As described above, in the PDP apparatus, only the display cell can be controlled to emit light or not to emit light, and it is impossible to change the light emission intensity for each display cell. Thus, in the case of performing gradation display, one display field is composed of a plurality of subfields. 3 is a diagram for explaining a subfield configuration for gray scale display. As shown, one display field is composed of a plurality of subfields (four here) SF1-SF4. Each subfield has a reset period R, an address period A, and a sustain discharge period S, and the length of the sustain discharge period S, that is, the luminance is different. For example, the luminance ratio of SF1 to SF4 is 8: 4: 2: 1. Subfields emitting light within one display field are selected for each display cell so that a desired emission luminance is obtained. For example, 16 levels of 0 to 15 can be expressed in this subfield configuration, and SF2, SF3, SF4 are lit for 7-level display cells, and SF1 and SF2 are lit for 12-level display cells.

As mentioned above, although the conventional PDP apparatus was demonstrated, various methods are proposed and since the detailed structure is known, the above description is abbreviate | omitted here.

One of the points that PDP devices are inferior to CRT TVs is that the peak luminance is low. As a cause of this, there is a small percentage of the sustain discharge period related to the display luminance within one display field. As shown in Fig. 3, one display field is composed of a plurality of subfields, and each subfield has the same length of the reset period and the address period irrespective of the length of the sustain discharge period. In an actual PDP apparatus, one display field has 8 to 10 subfields in order to perform sufficient gradation representation and further reduce problems such as color false contour. Therefore, in one display field, the ratio of the reset period and the address period not related to the display luminance is large, and the sustain discharge period cannot be sufficiently long. Therefore, there is a problem that sufficient peak luminance cannot be obtained.
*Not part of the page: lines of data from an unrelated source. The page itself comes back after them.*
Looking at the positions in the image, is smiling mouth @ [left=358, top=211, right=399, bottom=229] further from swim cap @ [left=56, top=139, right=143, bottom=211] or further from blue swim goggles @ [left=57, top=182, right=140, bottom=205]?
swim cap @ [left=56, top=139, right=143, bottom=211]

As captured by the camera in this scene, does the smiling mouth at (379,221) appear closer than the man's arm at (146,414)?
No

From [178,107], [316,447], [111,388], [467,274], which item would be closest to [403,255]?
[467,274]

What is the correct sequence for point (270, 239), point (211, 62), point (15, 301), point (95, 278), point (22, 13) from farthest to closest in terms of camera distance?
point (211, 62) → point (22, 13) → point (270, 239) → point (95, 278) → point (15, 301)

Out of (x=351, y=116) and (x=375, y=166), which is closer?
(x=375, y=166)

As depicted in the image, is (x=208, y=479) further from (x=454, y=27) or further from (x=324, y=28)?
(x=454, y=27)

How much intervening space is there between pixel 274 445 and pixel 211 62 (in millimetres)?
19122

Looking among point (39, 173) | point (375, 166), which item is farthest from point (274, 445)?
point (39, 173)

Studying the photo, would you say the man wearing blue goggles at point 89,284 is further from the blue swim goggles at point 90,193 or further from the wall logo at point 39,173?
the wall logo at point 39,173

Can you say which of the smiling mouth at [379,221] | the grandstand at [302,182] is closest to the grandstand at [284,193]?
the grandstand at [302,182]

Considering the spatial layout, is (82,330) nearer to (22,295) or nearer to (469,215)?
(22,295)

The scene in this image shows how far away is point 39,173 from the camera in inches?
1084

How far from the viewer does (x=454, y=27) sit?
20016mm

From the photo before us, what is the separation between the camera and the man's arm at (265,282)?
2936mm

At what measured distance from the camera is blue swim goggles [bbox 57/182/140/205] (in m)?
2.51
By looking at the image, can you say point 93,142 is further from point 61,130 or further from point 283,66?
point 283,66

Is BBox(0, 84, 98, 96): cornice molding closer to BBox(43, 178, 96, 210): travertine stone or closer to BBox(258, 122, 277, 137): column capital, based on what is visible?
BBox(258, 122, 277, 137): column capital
In order to solve such a problem, Japanese Patent Laid-Open No. 2000-347616 discloses a technique of "limiting the resolution information of a display image to realize a comprehensive image quality improvement such as gradation". This technique performs address processing in a specific subfield simultaneously with n (n is an integer of 2 or more) lines, shortens the address period to 1 / n, and assigns the shortened time to the sustain discharge period of each subfield. To improve the brightness. The above-mentioned known document discloses correcting lighting data by performing arithmetic between n display cells in the vertical direction in order to maintain image information as much as possible for n lines where address processing is performed simultaneously.

However, in order to realize the technique disclosed in Japanese Patent Application Laid-Open No. 2000-347616, it is necessary to change a circuit so that address processing can be performed on n display lines at the same time.
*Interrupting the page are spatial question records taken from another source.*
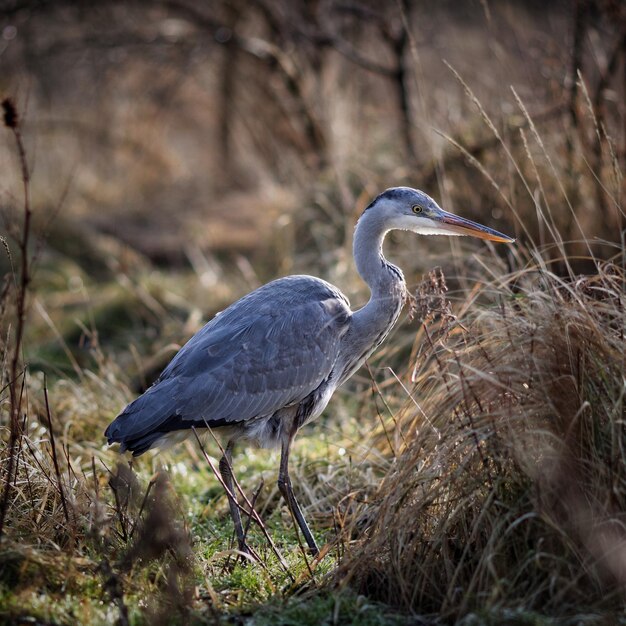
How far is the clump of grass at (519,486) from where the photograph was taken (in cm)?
302

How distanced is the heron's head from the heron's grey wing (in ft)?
1.79

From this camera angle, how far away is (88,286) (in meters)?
9.28

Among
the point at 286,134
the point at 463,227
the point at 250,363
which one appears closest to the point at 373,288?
the point at 463,227

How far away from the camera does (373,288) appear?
4.54 m

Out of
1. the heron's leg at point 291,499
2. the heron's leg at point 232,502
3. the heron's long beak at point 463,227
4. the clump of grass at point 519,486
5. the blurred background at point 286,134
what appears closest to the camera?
the clump of grass at point 519,486

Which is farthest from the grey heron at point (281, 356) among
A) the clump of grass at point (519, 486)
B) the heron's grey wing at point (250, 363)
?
the clump of grass at point (519, 486)

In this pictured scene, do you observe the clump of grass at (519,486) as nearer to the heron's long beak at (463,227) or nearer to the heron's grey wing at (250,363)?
the heron's long beak at (463,227)

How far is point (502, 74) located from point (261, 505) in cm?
441

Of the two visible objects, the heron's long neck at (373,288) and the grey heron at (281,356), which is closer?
the grey heron at (281,356)

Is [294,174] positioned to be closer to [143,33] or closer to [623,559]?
[143,33]

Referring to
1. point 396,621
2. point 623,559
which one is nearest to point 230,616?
point 396,621

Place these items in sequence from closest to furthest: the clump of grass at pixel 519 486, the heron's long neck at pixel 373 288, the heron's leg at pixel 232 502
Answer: the clump of grass at pixel 519 486, the heron's leg at pixel 232 502, the heron's long neck at pixel 373 288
An object of the present invention is to improve peak brightness without changing the circuit configuration of the existing PDP device.

In order to realize the above object, the plasma display device (PDP device) of the present invention makes a part of the display line of the predetermined subfield of low brightness non-display. This process is hereinafter referred to as thinning process. This shortens the address period and allocates the shortened time to the sustain discharge period in the following two steps.
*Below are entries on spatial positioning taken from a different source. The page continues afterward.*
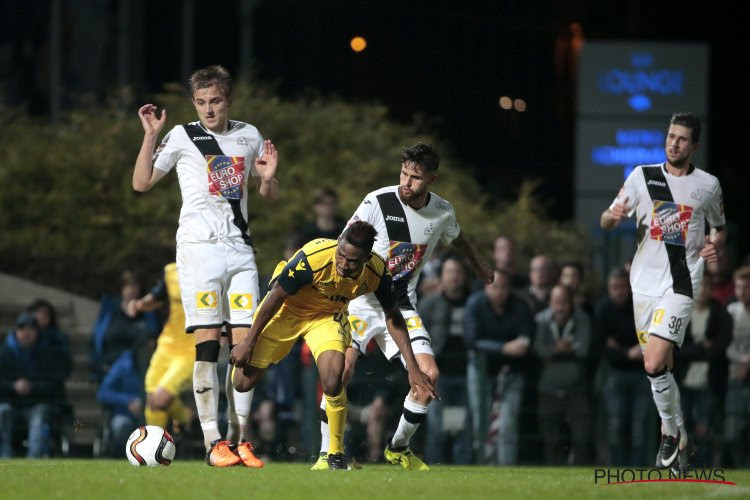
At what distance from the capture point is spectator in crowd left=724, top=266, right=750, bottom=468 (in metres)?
15.1

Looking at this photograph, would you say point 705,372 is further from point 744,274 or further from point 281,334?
point 281,334

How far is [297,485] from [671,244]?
12.6 feet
First, since the luminance in the constant display area of the thinned sub-brightness subfield is reduced to about 1 / n, as a first step, the luminance weight (number of sustain discharge pulses, i.e., sustain discharge period) of this subfield is reduced. Length) is allocated to approximately n times before the thinning process. As a result, gradation continuity in the constant display area is maintained.

As a second step, the remaining time is allocated to the ratio of the luminance weights at the end of the first step for each subfield. As a result, the brightness is improved.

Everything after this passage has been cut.